-- Task instructions --
In the records below, find the line containing "Upon observation, is" and repeat it and every line after it exactly, without pictures.

===============

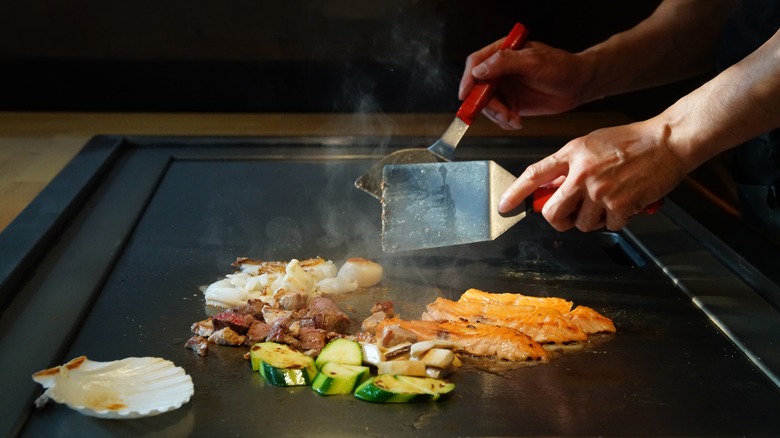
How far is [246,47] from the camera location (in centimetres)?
350

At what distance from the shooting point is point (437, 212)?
6.72ft

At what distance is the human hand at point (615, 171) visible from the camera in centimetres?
180

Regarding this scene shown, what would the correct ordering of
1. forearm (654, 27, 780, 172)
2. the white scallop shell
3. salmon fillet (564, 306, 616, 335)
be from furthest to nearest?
salmon fillet (564, 306, 616, 335)
forearm (654, 27, 780, 172)
the white scallop shell

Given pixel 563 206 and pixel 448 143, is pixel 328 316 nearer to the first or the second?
pixel 563 206

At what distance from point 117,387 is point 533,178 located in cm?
94

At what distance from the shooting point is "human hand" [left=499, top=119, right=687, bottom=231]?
180 centimetres

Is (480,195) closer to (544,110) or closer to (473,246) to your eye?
(473,246)

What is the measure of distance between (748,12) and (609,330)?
103 cm

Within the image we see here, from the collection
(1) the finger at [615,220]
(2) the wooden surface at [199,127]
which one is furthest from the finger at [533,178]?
(2) the wooden surface at [199,127]

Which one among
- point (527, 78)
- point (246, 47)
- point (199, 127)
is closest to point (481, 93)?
point (527, 78)

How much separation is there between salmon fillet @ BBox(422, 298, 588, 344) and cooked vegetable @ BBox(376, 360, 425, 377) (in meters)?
0.23

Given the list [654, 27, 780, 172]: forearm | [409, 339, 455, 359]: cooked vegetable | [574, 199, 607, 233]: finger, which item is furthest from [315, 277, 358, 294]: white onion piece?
[654, 27, 780, 172]: forearm

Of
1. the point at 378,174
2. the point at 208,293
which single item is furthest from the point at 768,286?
the point at 208,293

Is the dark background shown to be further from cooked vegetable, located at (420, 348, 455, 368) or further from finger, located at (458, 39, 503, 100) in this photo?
cooked vegetable, located at (420, 348, 455, 368)
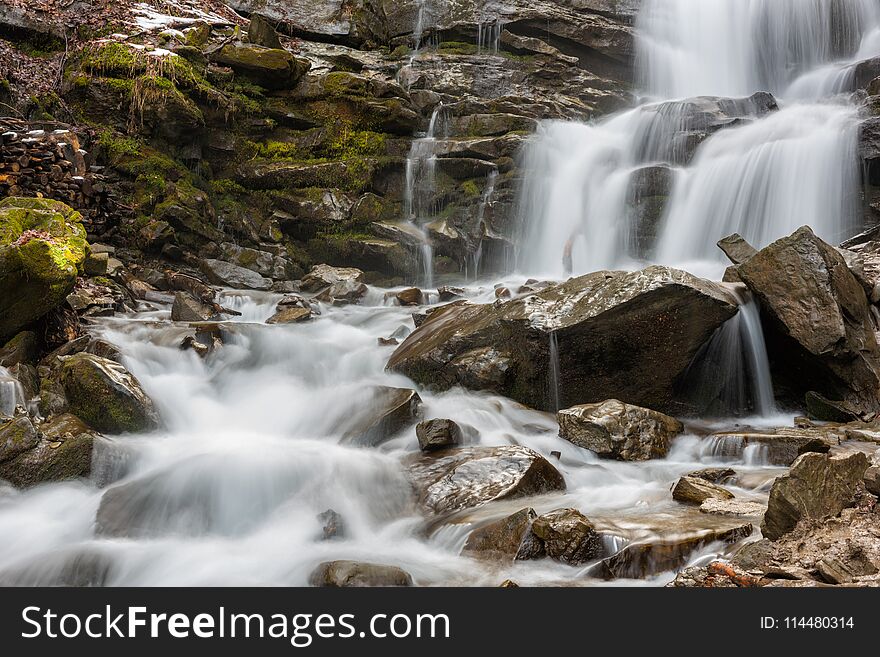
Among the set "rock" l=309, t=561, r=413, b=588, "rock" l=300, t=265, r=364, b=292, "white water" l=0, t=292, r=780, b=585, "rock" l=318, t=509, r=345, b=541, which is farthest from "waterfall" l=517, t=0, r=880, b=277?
"rock" l=309, t=561, r=413, b=588

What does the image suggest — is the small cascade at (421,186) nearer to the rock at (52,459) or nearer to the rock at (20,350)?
the rock at (20,350)

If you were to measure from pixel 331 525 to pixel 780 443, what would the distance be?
12.9 ft

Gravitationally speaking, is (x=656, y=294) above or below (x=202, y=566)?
above

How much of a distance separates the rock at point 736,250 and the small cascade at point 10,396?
318 inches

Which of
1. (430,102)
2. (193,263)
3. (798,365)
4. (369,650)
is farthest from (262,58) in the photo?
(369,650)

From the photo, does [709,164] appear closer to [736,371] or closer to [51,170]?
[736,371]

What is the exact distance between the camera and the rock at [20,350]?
6.10m

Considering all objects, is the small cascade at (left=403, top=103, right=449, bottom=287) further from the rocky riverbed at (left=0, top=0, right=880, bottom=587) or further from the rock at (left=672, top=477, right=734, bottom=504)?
the rock at (left=672, top=477, right=734, bottom=504)

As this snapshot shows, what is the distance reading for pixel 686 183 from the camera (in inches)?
501

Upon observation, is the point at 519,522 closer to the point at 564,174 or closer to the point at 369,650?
the point at 369,650

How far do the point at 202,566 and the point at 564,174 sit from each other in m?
12.1

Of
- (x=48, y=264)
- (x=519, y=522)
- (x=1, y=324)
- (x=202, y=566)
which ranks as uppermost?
(x=48, y=264)

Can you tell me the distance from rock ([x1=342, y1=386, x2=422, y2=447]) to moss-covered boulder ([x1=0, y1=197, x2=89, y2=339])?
10.9ft

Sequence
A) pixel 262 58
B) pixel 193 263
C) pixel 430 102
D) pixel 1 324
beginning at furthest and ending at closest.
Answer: pixel 430 102 → pixel 262 58 → pixel 193 263 → pixel 1 324
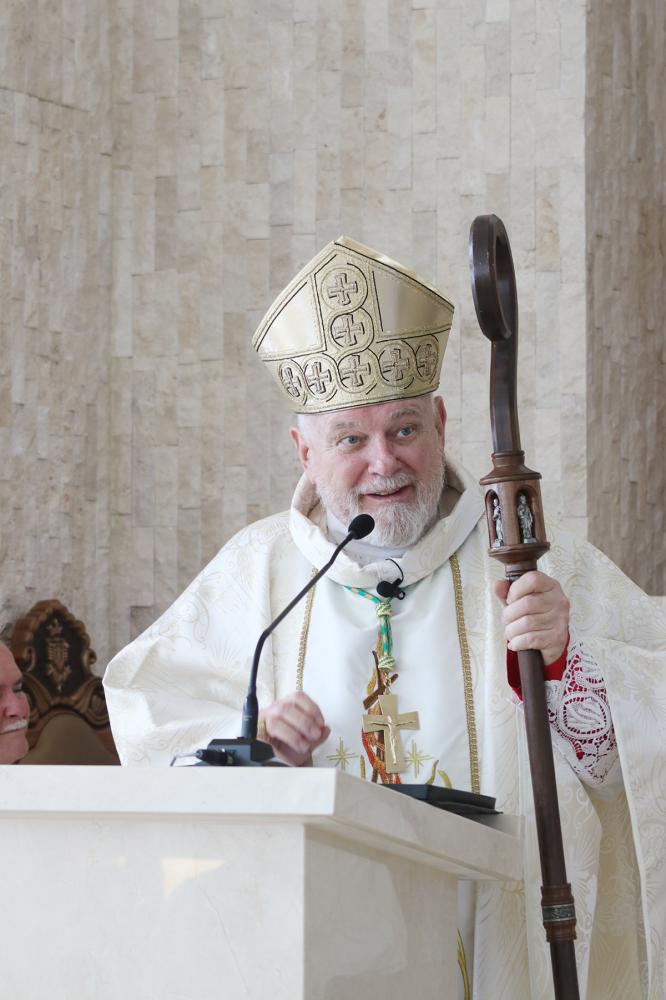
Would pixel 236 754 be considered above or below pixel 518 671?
below

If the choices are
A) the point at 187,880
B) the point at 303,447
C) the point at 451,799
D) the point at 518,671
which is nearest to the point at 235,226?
the point at 303,447

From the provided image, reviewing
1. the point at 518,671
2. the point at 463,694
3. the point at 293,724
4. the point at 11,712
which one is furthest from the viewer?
the point at 11,712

===============

-- Solution to the problem --
Upon observation, is the point at 519,522 closer to the point at 564,174 or closer to the point at 369,650?
the point at 369,650

How far do the point at 202,566 and the point at 564,174 sit from each other in m?
12.1

Of
- (x=48, y=264)
- (x=519, y=522)
- (x=1, y=324)
- (x=202, y=566)
which ranks as uppermost?
(x=48, y=264)

Can you tell me the distance from rock ([x1=342, y1=386, x2=422, y2=447]) to moss-covered boulder ([x1=0, y1=197, x2=89, y2=339])?
10.9ft

Sequence
A) pixel 262 58
B) pixel 193 263
C) pixel 430 102
D) pixel 1 324
beginning at furthest and ending at closest.
Answer: pixel 430 102 → pixel 262 58 → pixel 193 263 → pixel 1 324
Would pixel 236 754 be considered above or below pixel 518 671?
below

If the choices are
A) the point at 187,880
B) the point at 303,447
C) the point at 451,799
D) the point at 518,671
which is nearest to the point at 235,226?
the point at 303,447

From the provided image, reviewing
1. the point at 518,671
2. the point at 463,694
3. the point at 293,724
4. the point at 11,712
which one is furthest from the viewer?
the point at 11,712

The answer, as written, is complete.